"Three or four members of al Qaeda in the Arabian Peninsula," took part, one source says
Western intelligence services suspect they may have been sent to carry out the attack
They were later traced to northern Mali, where the trail appears to have gone cold
Several Yemeni men belonging to al Qaeda took part in the terrorist attack on the U.S. diplomatic compound in Benghazi last September, according to several sources who have spoken with CNN.
One senior U.S. law enforcement official told CNN that “three or four members of al Qaeda in the Arabian Peninsula,” or AQAP, took part in the attack.
Another source briefed on the Benghazi investigation said Western intelligence services suspect the men may have been sent by the group specifically to carry out the attack. But it’s not been ruled out that they were already in the city and participated as the opportunity arose.
The attack on the compound and subsequently on a “safe-house” to which Americans had been evacuated left four U.S. citizens dead, including the ambassador to Libya, Chris Stevens.
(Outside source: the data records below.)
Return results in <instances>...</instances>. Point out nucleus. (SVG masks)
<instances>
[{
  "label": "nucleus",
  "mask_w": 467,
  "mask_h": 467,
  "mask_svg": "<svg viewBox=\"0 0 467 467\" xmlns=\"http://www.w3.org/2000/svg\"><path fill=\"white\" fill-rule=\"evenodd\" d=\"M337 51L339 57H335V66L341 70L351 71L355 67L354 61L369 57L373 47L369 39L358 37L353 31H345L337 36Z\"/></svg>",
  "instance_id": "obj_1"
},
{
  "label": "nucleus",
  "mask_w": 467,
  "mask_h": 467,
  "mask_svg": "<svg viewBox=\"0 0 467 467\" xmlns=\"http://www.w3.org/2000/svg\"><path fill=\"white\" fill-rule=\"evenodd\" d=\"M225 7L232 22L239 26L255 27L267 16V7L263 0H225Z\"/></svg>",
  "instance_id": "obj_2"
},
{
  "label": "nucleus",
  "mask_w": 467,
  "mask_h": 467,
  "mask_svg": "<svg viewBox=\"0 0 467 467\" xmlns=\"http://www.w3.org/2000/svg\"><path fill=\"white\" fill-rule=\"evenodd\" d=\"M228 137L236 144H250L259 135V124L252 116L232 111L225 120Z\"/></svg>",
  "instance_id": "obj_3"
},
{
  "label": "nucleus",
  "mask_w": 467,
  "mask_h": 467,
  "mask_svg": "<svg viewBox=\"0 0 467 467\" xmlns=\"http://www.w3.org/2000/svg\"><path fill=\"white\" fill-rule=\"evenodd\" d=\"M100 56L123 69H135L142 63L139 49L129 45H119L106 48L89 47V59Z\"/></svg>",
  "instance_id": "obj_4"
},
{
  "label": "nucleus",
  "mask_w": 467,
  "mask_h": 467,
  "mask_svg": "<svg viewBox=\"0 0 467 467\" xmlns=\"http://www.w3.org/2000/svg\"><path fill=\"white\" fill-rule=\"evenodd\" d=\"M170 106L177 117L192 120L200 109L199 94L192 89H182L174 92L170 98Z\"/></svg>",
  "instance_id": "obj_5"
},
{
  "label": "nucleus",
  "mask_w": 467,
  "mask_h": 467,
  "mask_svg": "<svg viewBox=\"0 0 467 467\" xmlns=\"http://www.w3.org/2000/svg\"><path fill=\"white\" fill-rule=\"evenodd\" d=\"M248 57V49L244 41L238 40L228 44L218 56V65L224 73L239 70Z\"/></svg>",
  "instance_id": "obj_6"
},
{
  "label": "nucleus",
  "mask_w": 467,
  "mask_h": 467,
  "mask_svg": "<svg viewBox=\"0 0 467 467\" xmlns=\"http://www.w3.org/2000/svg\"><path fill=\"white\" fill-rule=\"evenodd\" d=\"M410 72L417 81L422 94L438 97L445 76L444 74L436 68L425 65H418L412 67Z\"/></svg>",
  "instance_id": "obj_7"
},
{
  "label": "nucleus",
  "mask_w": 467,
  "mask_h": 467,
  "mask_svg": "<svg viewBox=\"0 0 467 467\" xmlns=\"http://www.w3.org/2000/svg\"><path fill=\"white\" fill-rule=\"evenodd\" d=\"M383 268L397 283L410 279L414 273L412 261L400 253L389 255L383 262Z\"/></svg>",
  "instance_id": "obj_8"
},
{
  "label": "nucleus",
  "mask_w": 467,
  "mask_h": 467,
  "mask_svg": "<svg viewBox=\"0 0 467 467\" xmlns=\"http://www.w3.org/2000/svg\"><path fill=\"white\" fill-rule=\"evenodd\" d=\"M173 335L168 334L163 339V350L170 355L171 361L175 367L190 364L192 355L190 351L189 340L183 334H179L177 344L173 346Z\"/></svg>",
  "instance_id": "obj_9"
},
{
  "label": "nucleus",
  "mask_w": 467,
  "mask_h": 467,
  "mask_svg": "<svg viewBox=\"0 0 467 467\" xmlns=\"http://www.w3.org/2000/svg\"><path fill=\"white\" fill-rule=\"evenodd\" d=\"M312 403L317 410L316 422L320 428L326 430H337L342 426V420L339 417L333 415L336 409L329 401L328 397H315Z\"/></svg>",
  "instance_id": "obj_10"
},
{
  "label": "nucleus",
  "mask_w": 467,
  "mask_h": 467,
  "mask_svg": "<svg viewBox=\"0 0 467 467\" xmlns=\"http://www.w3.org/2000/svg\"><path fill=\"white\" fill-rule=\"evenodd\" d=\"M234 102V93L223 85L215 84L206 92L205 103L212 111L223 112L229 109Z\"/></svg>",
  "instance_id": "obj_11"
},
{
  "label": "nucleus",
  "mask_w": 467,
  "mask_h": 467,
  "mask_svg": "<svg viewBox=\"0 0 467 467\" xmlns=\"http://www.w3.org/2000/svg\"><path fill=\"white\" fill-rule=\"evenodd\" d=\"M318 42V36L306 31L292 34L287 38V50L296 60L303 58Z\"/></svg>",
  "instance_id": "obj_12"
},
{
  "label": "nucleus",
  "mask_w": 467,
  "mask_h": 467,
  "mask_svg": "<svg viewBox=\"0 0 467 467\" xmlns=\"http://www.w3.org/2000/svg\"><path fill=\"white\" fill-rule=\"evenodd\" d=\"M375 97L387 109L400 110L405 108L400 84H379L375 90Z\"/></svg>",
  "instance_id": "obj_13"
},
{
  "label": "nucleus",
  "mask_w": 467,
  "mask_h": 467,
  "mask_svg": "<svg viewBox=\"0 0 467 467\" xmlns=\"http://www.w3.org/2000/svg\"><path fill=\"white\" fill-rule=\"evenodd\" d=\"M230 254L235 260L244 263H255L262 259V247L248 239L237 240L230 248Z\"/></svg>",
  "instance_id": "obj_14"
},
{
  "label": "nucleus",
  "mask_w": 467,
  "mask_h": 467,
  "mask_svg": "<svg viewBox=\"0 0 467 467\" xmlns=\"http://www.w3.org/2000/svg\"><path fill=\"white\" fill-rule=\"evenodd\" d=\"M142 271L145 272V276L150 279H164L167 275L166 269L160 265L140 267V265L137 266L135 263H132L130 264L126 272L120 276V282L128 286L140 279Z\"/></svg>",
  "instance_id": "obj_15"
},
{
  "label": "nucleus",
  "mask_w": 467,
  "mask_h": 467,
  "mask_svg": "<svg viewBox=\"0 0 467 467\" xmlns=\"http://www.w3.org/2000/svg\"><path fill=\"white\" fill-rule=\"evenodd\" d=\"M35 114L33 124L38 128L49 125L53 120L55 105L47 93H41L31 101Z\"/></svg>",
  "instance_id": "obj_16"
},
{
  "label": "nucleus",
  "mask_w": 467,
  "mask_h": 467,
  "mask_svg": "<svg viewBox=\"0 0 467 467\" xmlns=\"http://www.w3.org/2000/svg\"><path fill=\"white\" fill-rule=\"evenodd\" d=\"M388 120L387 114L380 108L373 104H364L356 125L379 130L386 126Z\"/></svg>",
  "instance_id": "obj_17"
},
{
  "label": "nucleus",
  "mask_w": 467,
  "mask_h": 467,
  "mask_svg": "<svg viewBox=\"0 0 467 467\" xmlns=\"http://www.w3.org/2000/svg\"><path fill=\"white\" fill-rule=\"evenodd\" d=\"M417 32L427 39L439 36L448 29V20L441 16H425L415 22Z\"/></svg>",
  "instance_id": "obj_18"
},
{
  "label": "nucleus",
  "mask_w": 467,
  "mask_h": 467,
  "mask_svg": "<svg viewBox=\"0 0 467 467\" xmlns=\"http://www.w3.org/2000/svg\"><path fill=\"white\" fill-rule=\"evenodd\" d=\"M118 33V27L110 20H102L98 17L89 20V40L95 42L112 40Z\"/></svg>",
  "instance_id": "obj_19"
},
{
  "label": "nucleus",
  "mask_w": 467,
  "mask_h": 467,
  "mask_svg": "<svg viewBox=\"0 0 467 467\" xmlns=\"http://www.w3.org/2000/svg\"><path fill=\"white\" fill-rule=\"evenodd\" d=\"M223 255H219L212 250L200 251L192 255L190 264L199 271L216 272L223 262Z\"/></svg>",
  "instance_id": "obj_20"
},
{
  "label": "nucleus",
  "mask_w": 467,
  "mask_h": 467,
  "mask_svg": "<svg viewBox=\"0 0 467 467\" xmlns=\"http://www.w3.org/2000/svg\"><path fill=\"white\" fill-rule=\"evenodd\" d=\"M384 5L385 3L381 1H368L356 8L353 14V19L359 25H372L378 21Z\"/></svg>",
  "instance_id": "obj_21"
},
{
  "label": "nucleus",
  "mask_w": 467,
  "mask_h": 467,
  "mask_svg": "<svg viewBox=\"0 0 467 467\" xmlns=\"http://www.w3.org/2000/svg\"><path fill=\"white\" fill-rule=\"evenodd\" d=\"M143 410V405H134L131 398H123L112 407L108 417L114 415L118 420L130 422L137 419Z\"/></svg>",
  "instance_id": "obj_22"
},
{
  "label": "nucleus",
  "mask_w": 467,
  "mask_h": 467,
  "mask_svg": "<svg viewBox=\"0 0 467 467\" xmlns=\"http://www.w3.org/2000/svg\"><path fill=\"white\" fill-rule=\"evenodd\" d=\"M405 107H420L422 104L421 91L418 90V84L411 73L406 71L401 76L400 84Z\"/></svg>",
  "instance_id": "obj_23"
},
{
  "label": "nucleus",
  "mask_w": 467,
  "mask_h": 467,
If the AQAP members were dispatched to Benghazi, it would be further evidence of a new level of co-operation among jihadist groups throughout the Middle East and North Africa, counterterrorism analysts say.
According to one source, counterterrorism officials learned the identity of the men and established they had spent two nights in Benghazi after the attack. Western intelligence agencies began trying to track the men in the aftermath of the terrorist attack, but were always behind in their manhunt.
They were later traced to northern Mali, where they are believed to have connected with a fighting group commanded by Moktar Belmoktar, a prominent jihadist leader, according to a senior law enforcement source.
The trail appears to have then gone cold. In early 2013, jihadists were driven out of many areas of northern Mali in a French-led offensive.
Another source briefed on the investigation had previously told CNN that Belmoktar had received a call in the aftermath of the Benghazi attack from someone in or close to the city. Whoever made the call was excited.